== Selected extract

Arrays actually act like both hash tables (associative arrays) and indexed arrays (vectors).

Single Dimension Arrays

PHP supports both scalar and associative arrays. In fact, there is no difference between the two. You can create an array using the list() or array() functions, or you can explicitly set each array element value.

 
$a[0] = "abc"; 
$a[1] = "def"; 
$b["foo"] = 13;
      

You can also create an array by simply adding values to the array. When you assign a value to an array variable using empty brackets, the value will be added onto the end of the array.

 
$a[] = "hello"; // $a[2] == "hello"
$a[] = "world"; // $a[3] == "world" 
      

Arrays may be sorted using the asort(), arsort(), ksort(), rsort(), sort(), uasort(), usort(), and uksort() functions depending on the type of sort you want.

You can count the number of items in an array using the count() function.

You can traverse an array using next() and prev() functions. Another common way to traverse an array is to use the each() function.

Multi-Dimensional Arrays

Multi-dimensional arrays are actually pretty simple. For each dimension of the array, you add another [key] value to the end:

 
$a[1]      = $f;               # one dimensional examples
$a["foo"]  = $f;   

$a[1][0]     = $f;             # two dimensional
$a["foo"][2] = $f;             # (you can mix numeric and associative indices)

====
== Dataset rows

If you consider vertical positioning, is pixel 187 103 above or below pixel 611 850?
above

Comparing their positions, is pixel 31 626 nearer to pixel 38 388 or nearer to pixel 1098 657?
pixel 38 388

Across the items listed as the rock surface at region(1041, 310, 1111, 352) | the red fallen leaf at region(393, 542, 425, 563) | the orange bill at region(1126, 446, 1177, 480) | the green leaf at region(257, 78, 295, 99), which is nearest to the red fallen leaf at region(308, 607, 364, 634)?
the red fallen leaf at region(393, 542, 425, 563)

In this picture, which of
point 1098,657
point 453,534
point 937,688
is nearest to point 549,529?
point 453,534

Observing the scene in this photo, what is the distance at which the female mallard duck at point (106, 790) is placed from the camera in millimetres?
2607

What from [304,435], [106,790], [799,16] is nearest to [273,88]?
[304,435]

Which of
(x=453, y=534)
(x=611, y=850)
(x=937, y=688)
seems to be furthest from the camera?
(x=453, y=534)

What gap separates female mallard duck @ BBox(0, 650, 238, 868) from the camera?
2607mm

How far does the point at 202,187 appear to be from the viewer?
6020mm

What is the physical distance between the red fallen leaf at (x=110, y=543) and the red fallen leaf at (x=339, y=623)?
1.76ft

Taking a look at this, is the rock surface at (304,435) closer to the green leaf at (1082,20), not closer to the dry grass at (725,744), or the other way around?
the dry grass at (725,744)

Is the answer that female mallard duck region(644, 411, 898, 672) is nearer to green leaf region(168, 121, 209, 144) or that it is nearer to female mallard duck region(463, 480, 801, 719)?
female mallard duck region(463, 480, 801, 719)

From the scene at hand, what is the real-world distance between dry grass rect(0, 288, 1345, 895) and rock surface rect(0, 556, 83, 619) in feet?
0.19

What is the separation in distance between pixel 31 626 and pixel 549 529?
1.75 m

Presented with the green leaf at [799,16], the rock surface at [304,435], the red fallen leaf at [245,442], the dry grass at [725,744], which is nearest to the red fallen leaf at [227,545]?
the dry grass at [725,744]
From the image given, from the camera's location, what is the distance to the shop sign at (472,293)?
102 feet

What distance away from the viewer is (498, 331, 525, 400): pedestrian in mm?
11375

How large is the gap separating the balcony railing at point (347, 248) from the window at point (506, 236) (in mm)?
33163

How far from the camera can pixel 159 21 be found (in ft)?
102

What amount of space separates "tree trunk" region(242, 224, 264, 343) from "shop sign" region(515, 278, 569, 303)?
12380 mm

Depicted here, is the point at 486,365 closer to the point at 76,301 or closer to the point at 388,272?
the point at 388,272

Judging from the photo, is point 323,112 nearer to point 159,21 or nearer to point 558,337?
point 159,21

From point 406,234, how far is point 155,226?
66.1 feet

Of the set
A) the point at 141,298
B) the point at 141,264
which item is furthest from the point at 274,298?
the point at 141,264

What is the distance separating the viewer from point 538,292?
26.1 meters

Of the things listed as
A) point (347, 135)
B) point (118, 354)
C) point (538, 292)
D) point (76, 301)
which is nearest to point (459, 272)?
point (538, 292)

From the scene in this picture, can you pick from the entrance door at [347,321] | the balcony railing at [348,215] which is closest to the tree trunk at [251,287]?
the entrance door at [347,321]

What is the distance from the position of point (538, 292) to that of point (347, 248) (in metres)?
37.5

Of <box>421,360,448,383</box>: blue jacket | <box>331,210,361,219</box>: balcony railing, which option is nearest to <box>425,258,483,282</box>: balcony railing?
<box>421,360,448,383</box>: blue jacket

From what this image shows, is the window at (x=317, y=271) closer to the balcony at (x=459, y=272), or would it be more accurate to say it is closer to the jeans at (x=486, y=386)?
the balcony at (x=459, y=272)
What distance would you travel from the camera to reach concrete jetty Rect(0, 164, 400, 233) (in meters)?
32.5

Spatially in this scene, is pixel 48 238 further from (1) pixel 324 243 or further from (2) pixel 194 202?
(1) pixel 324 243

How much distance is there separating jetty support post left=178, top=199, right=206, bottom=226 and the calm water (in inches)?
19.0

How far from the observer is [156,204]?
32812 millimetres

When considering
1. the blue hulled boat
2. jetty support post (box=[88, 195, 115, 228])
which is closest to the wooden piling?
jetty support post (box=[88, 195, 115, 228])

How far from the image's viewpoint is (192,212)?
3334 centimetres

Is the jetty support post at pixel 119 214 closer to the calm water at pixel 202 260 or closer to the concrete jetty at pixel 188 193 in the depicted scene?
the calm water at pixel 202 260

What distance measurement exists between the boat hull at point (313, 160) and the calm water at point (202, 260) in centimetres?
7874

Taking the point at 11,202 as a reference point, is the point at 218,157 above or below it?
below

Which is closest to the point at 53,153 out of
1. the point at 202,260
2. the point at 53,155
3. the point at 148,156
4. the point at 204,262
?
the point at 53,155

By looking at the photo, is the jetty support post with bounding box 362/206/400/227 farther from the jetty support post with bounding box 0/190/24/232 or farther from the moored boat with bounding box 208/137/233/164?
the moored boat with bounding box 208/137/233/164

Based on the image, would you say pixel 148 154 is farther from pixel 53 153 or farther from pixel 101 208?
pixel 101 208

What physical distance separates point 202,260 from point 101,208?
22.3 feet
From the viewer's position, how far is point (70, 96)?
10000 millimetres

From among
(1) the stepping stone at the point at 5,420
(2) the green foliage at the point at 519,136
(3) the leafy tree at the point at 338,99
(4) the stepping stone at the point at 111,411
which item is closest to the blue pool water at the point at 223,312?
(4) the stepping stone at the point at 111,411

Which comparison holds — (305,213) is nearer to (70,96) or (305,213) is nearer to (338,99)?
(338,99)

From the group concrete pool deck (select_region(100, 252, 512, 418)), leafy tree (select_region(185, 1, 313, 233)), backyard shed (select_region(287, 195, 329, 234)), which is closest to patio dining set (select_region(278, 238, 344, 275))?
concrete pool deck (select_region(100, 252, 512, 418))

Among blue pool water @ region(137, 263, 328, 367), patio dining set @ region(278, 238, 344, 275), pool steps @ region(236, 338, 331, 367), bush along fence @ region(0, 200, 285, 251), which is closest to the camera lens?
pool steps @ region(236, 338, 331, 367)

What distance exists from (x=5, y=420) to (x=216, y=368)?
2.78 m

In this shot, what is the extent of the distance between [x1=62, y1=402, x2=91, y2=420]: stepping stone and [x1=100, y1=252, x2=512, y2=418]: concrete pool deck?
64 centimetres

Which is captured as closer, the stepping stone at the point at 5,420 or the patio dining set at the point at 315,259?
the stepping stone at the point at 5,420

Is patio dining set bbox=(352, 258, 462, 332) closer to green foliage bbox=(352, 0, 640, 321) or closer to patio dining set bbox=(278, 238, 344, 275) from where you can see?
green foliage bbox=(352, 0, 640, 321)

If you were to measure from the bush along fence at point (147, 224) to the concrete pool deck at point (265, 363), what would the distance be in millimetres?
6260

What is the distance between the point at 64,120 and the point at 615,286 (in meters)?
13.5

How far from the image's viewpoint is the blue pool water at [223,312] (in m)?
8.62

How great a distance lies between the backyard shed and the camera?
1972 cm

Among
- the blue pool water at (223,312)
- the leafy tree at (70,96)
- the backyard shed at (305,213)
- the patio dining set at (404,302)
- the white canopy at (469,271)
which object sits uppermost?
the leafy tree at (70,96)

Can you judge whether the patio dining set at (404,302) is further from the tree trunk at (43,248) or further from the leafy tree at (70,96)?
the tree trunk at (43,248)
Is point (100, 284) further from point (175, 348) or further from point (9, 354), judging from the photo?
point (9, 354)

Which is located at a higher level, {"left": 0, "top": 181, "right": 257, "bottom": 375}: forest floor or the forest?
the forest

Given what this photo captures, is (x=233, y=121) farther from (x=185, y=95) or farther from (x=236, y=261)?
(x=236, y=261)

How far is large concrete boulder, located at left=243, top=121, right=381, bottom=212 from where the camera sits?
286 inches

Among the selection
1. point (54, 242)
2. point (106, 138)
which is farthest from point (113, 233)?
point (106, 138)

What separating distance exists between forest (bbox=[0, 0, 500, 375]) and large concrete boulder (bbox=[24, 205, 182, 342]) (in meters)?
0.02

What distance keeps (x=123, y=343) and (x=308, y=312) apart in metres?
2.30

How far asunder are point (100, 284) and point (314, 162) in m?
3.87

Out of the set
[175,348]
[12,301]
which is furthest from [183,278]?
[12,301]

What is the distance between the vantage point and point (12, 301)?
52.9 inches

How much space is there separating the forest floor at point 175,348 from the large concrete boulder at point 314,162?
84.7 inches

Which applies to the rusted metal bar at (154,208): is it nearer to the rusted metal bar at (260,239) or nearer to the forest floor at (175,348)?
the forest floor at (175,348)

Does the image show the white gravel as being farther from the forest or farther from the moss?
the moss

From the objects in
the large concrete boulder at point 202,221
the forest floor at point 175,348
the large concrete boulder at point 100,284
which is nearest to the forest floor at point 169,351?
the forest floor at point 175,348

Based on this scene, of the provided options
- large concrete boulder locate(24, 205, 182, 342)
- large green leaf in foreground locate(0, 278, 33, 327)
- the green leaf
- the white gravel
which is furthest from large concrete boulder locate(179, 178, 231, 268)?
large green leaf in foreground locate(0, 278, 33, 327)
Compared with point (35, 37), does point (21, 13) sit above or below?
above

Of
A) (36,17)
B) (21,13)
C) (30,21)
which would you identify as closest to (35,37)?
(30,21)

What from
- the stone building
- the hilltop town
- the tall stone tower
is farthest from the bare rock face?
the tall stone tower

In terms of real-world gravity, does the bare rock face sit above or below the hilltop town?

====

Exercise set:
1. In the text on PHP arrays, which function gives the number of items in an array?
2. Locate each line of the listing that contains the string "blue", and copy those lines.

Answers per task:
1. The count() function.

2.
Of <box>421,360,448,383</box>: blue jacket | <box>331,210,361,219</box>: balcony railing, which option is nearest to <box>425,258,483,282</box>: balcony railing?
<box>421,360,448,383</box>: blue jacket
1. the blue hulled boat
which item is closest to the blue pool water at the point at 223,312?
Among blue pool water @ region(137, 263, 328, 367), patio dining set @ region(278, 238, 344, 275), pool steps @ region(236, 338, 331, 367), bush along fence @ region(0, 200, 285, 251), which is closest to the camera lens?
How far from the image's viewpoint is the blue pool water at [223,312] (in m)?
- the blue pool water at (223,312)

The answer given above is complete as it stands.